▸ Job:
According to the awk field-separator excerpt, what does gawk do when FS is the null string?

First, if FS is null string, gawk separates each char into its own field. gawk's doc has clearly written this, also in codes, we could see:
line 613:
* null_parse_field --- each character is a separate field
*
* This is called both from get_field() and from do_split()
* via (*parse_field)(). This variation is for when FS is the null string.
*/
static long
null_parse_field(long up_to,
If the FS has single character, awk won't consider it as regex. This was mentioned in doc too. Also in codes:
#line 667
* sc_parse_field --- single character field separator
*
* This is called both from get_field() and from do_split()
* via (*parse_field)(). This variation is for when FS is a single character
* other than space.
*/
static long
sc_parse_field(l
if we read the function, no regex match handling was done there.
In the comments of the function re_parse_field(), and sc_parse_field(), we see do_split invokes them too. It explains why we have 1 in following command instead of 3:
kent$ echo "foo"|awk '{split($0,a,/ */);print length(a)}'
1
Note, to avoid to make the post too long, I didn't paste the complete codes here, we can find the codes here:
http://git.savannah.gnu.org/cgit/gawk.git/
As was mentioned, an empty field separator generates undefined behavior; the same code will give different results on different platforms / flavors of awk. For example (all Mac OSX 10.8.5):
> echo hello | awk -F '' -v OFS=, '{$1 = NF OFS $1} 1'
awk: field separator FS is empty
1,hello
So awk complains, but keeps going.
Let's look at some other examples:
> echo hello | awk -F '.' -v OFS=, '{$1 = NF OFS $1} 1'
1,hello
A . by itself is not considered a regular expression
> echo hello | awk -F '[.]' -v OFS=, '{$1 = NF OFS $1} 1'
1,hello
Still nothing
> echo hello | awk -F '.?' -v OFS=, '{$1 = NF OFS $1} 1'
6,,,,,,
Now we have something like a regex: .? is "zero or one character". It is expanded to one character (which is consumed), so the output is "a whole lot of nothings"
> echo hello | awk -F '*' -v OFS=, '{$1 = NF OFS $1} 1'
1,hello
Not a regular expression
> echo hello | awk -F '.*' -v OFS=, '{$1 = NF OFS $1} 1'
2,,
A regular expression that consumes the entire thing
> echo hello | awk -F 'l' -v OFS=, '{$1 = NF OFS $1} 1'
3,he,,o
Match the letter l twice - two empty strings
> echo hello | awk -F 'ell' -v OFS=, '{$1 = NF OFS $1} 1'
2,h,o
Match all of ell at once
> echo hello | awk -F '.?|' -v OFS=, '{$1 = NF OFS $1} 1'
awk: illegal primary in regular expression .?| at
input record number 1, file
source line number 1
Attempt to be clever: sometimes an | with empty string on one side will match "anything" but awk's regex engine doesn't like it.

▸ Items:
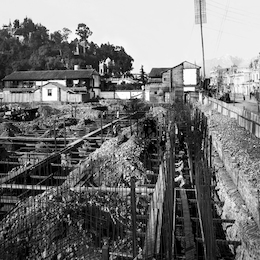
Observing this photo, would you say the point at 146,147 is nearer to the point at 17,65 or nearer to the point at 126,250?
the point at 126,250

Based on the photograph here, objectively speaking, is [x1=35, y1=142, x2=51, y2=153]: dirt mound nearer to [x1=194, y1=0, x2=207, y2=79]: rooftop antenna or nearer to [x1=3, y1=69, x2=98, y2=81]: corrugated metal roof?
[x1=194, y1=0, x2=207, y2=79]: rooftop antenna

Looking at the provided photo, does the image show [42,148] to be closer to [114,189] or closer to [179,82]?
[114,189]

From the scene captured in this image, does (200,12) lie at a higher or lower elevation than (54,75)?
higher

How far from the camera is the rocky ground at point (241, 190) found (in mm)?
5030

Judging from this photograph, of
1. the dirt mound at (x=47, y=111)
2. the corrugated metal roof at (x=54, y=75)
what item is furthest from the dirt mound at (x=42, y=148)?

▸ Output below:
It separates each character into its own field.